__What is needed__:
Drop every image, then reproduce the data exactly as given.

[Collected data entries]
- Opening Delimiter -
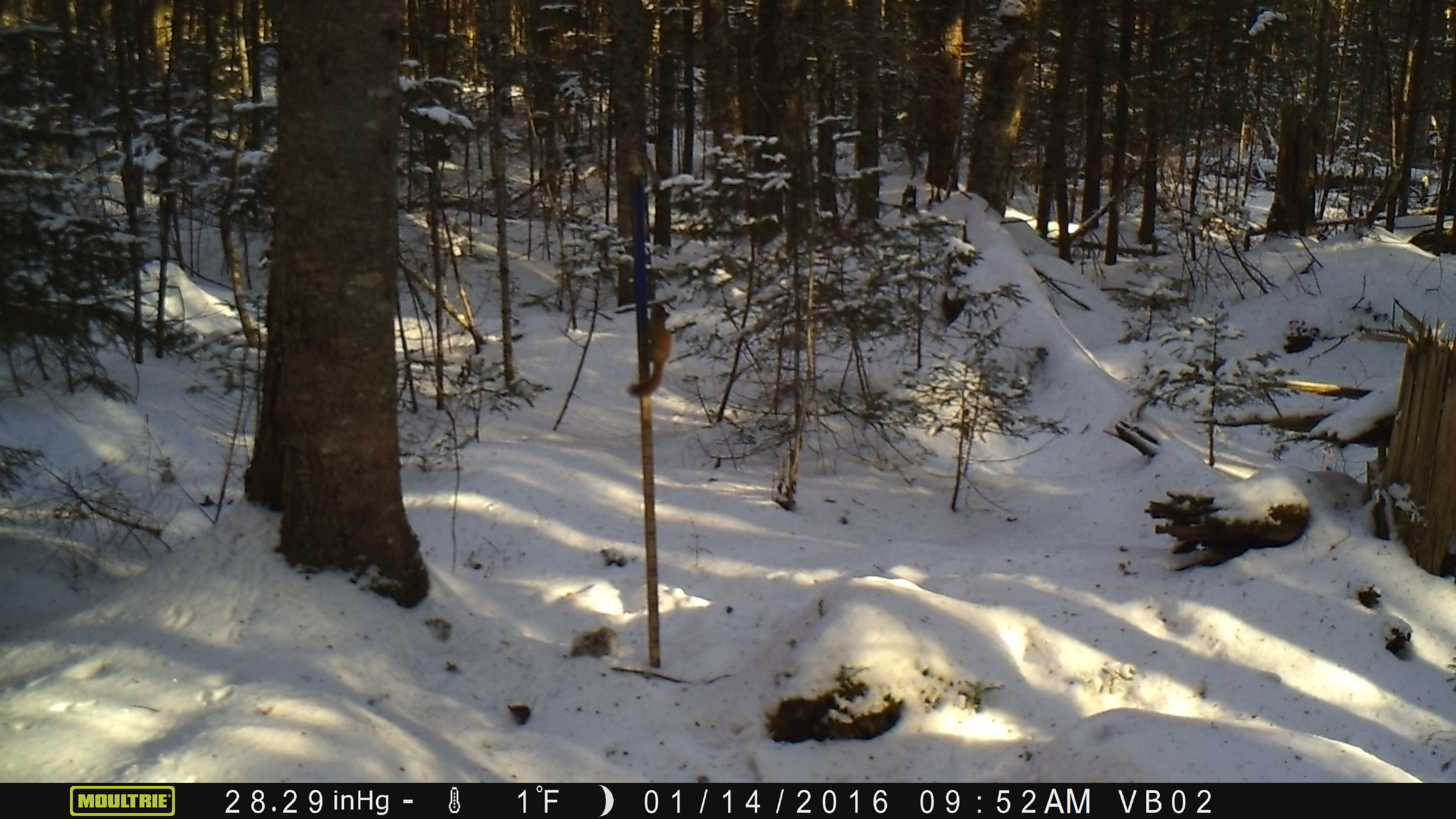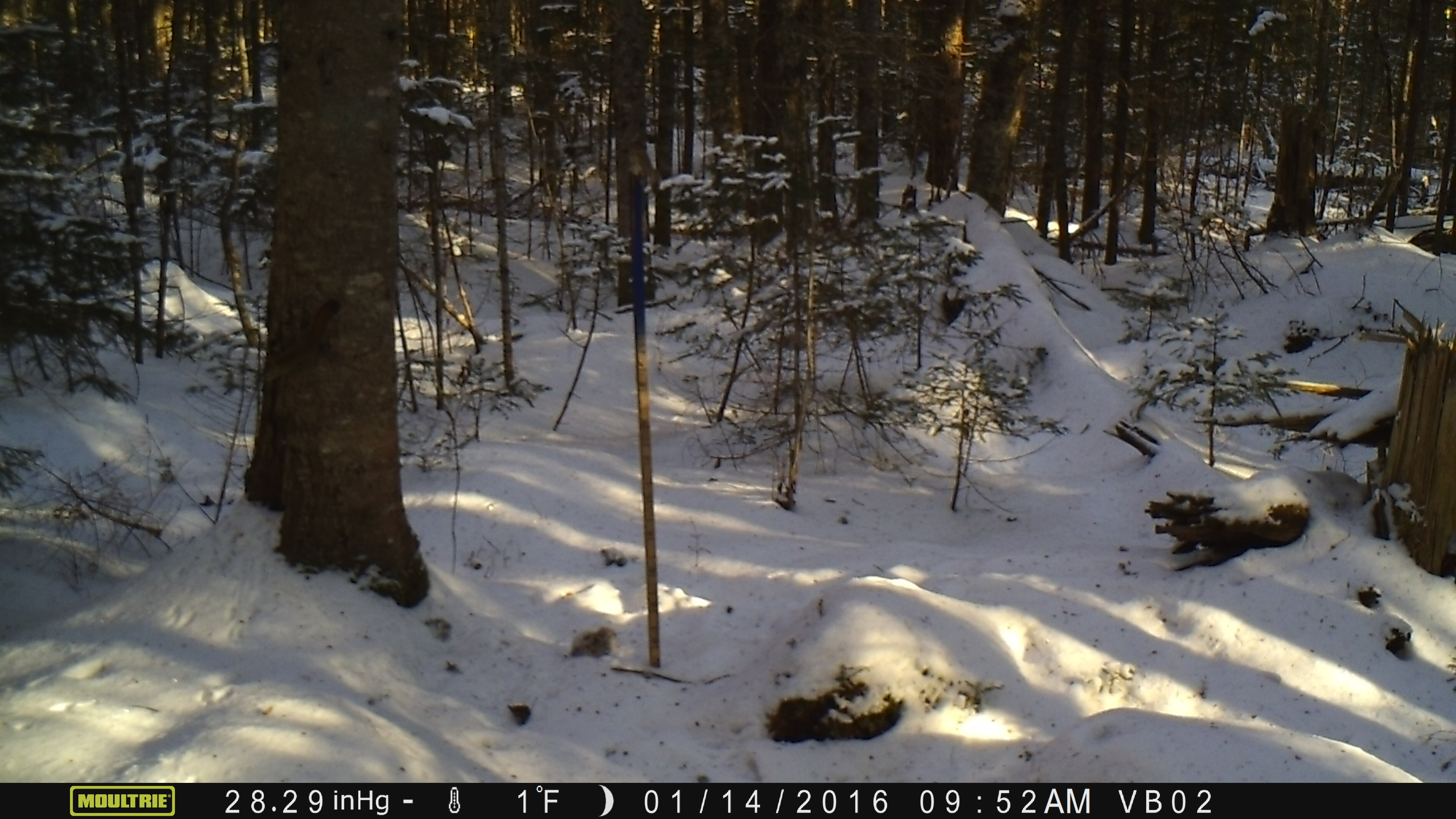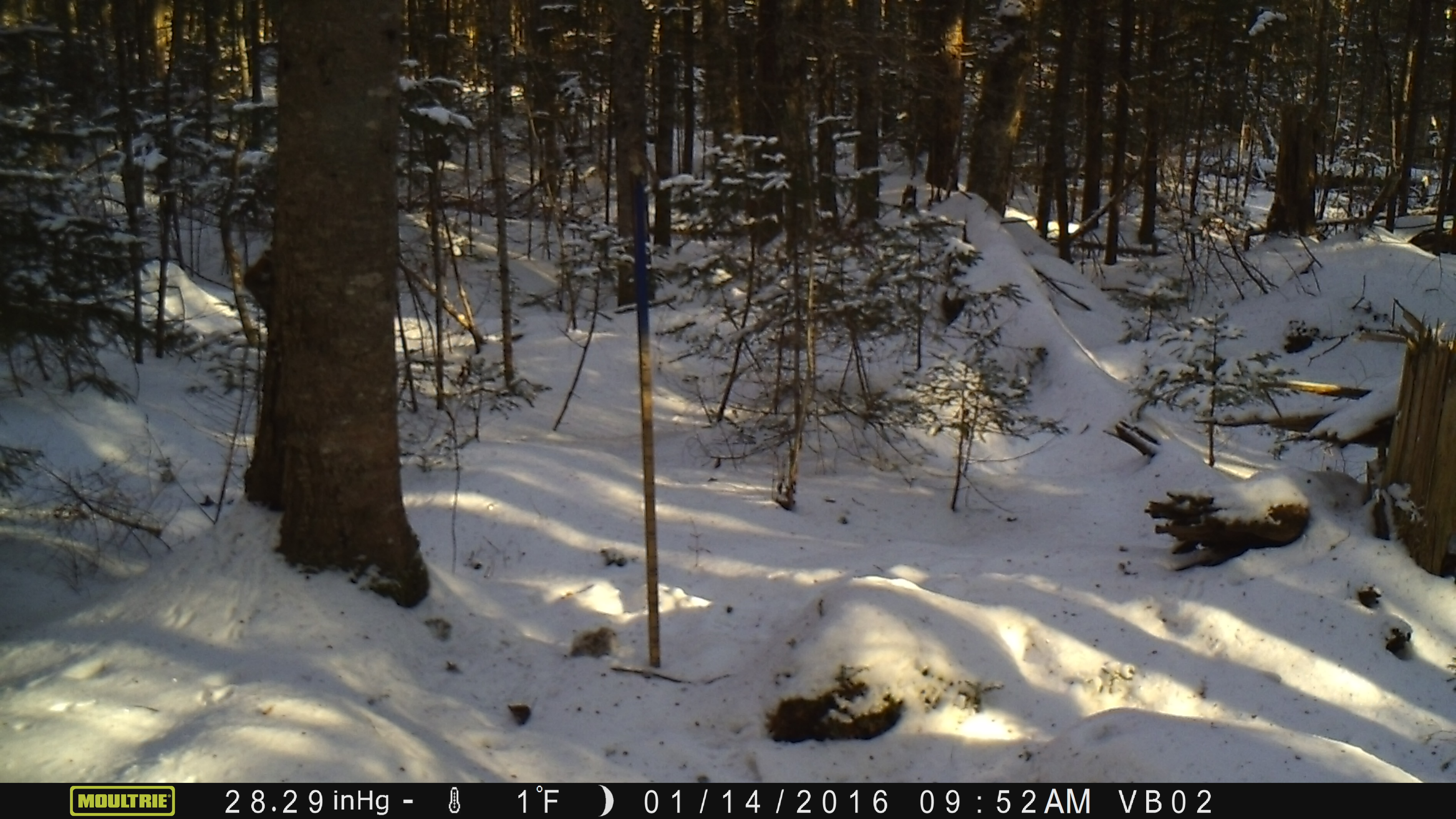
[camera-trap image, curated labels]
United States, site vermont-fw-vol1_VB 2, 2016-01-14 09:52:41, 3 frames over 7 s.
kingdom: Animalia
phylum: Chordata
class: Mammalia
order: Rodentia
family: Sciuridae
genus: Tamiasciurus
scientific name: Tamiasciurus hudsonicus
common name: red squirrel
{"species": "red squirrel (Tamiasciurus hudsonicus)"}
- Closing Delimiter -
__Task output__:
[camera-trap image, curated labels]
United States, site vermont-fw-vol1_VB 2, 2016-01-14 09:52:41, 3 frames over 7 s.
kingdom: Animalia
phylum: Chordata
class: Mammalia
order: Rodentia
family: Sciuridae
genus: Tamiasciurus
scientific name: Tamiasciurus hudsonicus
common name: red squirrel
{"species": "red squirrel (Tamiasciurus hudsonicus)"}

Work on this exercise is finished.